- **Source text**
☆ ☆ ☆ ☆

# Worst day for 240sx owners



## Sypher0725 (Jan 18, 2005)

looking through ebay i found these LINK. These are the first ive seen. Im really angry people are making this ish. The ricer epidemy has spread into the 240sx community. I guess the reason some people owning hondas sell em to buy 240s is to do this to them. Its just sad


----------



## DaCheat (Nov 4, 2004)

Sypher0725 said:


> looking through ebay i found these LINK. These are the first ive seen. Im really angry people are making this ish. The ricer epidemy has spread into the 240sx community. I guess the reason some people owning hondas sell em to buy 240s is to do this to them. Its just sad


Other than the center garnish, i don't think those lights look all that bad, people do it to sentra's altima's and maxima's all the time.
I think those lights might look good with a Kouki Center piece and a different color paint on the car.


----------



## drifterdan (Feb 14, 2005)

ya but 240's r all about drifting and with drifting u dont mak it look all ricy u make it look stock in case iu hit somthing it wont cost so much to replace :fluffy:


----------



## engine#9 (Mar 30, 2004)

Well... I knew it was bound to happen only a matter of time next there will be a 240 black widow kit


----------



## ProjectH213 (Dec 6, 2004)

i really can't stand euro lights. i'm just not a big fan of the big dumb red circle look. i can't understand why they stopped making just the all clear and went with this look. i am a fan of the all clear i was looking for them for my 240 but could find them. i've seen them some where on a black car and i think that it looked pretty hot. does anyone here have an idea where i could or might beable to find them??? thanks in advance... i know someones going to flame on this but go ahead flame on....


----------



## Startours7 (Nov 30, 2004)

ProjectH213 said:


> i really can't stand euro lights. i'm just not a big fan of the big dumb red circle look. i can't understand why they stopped making just the all clear and went with this look. i am a fan of the all clear i was looking for them for my 240 but could find them. i've seen them some where on a black car and i think that it looked pretty hot. does anyone here have an idea where i could or might beable to find them??? thanks in advance... i know someones going to flame on this but go ahead flame on....


Yea I hate euro lights to.
Clearcorners.com has some very nice stuff for 240's.
I don't think anything all clear for taillights, but they have very nice red tails with clear turnsingnals in them. High quality stuff. Not cheepo ricer stuff.


----------



## 240luvr (Oct 8, 2004)

Talk about killing a 240... but as stated above it was bound to happen sooner or later. Now that the drift scene has hit the states, everyone is going to try to get their hands on a 240, and they're gonna rice 'em out and think they're fast when they put stickers on them... 

All I can say is everyone here has to just stay original...yeah this shit is out on the market and it'll ruin some morons 240 when he blows 200 bucks on those instead of putting that money towards performance, it's gonna happen, but we all have to keep our 240's clean and simple, keep em original, and keep em fast (whether you're going forward or sideways!)... Stand out in the crowd...be original... JDM forever!!!!! RICERS SUCK!

☆ ☆ ☆ ☆

- **Listed records**
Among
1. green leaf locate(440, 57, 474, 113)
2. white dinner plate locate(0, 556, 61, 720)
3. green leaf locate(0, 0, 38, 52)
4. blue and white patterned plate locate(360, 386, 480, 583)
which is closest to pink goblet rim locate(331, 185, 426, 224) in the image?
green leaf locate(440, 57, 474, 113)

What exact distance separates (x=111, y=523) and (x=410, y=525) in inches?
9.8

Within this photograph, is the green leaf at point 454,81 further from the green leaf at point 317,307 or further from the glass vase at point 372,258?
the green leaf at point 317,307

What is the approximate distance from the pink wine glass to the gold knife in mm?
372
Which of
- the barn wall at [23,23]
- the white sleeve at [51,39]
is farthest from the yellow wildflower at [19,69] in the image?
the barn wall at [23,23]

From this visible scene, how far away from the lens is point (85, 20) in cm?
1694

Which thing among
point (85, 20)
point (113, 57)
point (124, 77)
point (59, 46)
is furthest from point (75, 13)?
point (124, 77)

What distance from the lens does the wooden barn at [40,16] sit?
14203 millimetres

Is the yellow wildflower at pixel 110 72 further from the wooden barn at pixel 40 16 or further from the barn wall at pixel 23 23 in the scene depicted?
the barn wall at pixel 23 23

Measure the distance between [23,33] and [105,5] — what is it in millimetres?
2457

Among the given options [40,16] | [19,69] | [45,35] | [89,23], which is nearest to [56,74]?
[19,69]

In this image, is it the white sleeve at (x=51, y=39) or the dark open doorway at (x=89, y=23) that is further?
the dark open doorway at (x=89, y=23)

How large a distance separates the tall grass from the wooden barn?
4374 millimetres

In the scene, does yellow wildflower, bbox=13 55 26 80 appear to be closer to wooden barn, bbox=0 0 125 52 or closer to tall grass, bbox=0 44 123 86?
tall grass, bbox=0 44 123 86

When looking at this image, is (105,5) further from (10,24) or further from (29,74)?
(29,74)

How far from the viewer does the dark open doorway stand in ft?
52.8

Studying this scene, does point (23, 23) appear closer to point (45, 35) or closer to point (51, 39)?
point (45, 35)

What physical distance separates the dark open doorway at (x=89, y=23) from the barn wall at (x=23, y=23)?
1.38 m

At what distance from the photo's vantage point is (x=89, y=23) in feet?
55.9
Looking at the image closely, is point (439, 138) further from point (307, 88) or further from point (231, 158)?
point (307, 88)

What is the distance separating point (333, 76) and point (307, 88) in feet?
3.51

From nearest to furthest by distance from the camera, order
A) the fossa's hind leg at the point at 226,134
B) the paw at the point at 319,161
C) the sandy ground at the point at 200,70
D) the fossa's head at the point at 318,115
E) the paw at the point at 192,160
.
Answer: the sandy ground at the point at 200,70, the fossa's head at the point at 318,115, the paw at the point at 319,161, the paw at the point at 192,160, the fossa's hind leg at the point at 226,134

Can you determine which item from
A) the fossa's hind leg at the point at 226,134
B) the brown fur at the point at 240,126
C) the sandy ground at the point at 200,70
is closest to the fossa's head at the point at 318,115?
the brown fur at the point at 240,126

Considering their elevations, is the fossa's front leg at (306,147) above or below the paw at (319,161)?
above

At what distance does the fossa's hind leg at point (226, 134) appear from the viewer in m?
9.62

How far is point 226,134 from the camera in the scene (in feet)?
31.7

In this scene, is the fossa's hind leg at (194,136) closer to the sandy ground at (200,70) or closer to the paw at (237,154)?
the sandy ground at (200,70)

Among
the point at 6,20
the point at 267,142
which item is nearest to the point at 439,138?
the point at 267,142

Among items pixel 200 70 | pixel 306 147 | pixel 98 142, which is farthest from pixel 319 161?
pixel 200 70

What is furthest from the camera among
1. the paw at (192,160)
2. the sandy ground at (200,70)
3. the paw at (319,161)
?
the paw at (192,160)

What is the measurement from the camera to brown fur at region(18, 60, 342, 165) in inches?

☆ ☆ ☆ ☆

- **Given instruction 1**
Set down the stretch of the 240sx forum thread from "I don't think anything" through "forever!!!!! RICERS SUCK!", copying it word for word.
- **Given instruction 2**
List the username of every poster in the 240sx forum thread above.

- **Correct result 1**
I don't think anything all clear for taillights, but they have very nice red tails with clear turnsingnals in them. High quality stuff. Not cheepo ricer stuff.


----------



## 240luvr (Oct 8, 2004)

Talk about killing a 240... but as stated above it was bound to happen sooner or later. Now that the drift scene has hit the states, everyone is going to try to get their hands on a 240, and they're gonna rice 'em out and think they're fast when they put stickers on them... 

All I can say is everyone here has to just stay original...yeah this shit is out on the market and it'll ruin some morons 240 when he blows 200 bucks on those instead of putting that money towards performance, it's gonna happen, but we all have to keep our 240's clean and simple, keep em original, and keep em fast (whether you're going forward or sideways!)... Stand out in the crowd...be original... JDM forever!!!!! RICERS SUCK!

- **Correct result 2**
Sypher0725, DaCheat, drifterdan, engine#9, ProjectH213, Startours7, 240luvr